* To be done:
Copy the material below word for word, starting at the line that contains "Looking at this scene, would" and ending with its last line.

* Data rows:
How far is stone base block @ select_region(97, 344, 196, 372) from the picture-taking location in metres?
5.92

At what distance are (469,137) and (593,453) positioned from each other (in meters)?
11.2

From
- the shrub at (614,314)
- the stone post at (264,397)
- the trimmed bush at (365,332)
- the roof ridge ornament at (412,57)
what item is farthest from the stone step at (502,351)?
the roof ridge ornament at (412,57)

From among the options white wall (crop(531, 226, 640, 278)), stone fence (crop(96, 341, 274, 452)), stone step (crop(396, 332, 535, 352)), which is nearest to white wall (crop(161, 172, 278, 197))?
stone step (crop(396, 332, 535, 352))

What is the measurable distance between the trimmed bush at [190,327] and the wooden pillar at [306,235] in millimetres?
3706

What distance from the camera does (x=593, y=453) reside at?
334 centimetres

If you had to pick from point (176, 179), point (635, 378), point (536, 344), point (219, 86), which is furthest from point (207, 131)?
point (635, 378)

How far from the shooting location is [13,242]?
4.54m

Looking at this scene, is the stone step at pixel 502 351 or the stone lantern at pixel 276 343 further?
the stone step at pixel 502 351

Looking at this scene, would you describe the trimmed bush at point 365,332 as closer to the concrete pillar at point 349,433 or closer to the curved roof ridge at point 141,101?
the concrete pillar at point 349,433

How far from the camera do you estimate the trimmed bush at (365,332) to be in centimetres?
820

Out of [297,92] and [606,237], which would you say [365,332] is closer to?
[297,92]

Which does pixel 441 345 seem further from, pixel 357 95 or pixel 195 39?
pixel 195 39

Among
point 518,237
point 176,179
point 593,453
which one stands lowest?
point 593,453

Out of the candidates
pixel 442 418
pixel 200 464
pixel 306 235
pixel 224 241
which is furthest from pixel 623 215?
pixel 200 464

* In response:
Looking at this scene, would you describe the trimmed bush at point 365,332 as closer to the concrete pillar at point 349,433 or closer to the curved roof ridge at point 141,101?
the concrete pillar at point 349,433

How far from the camera do you estimate the trimmed bush at (365,332) to be in centimetres?
820

Out of [297,92] and [606,237], which would you say [365,332] is closer to?
[297,92]

Which does pixel 441 345 seem further from, pixel 357 95 or pixel 195 39?
pixel 195 39

Among
point 518,237
point 176,179
point 593,453
which one stands lowest?
point 593,453

Out of the candidates
pixel 442 418
pixel 200 464
pixel 306 235
pixel 224 241
which is furthest from pixel 623 215?
pixel 200 464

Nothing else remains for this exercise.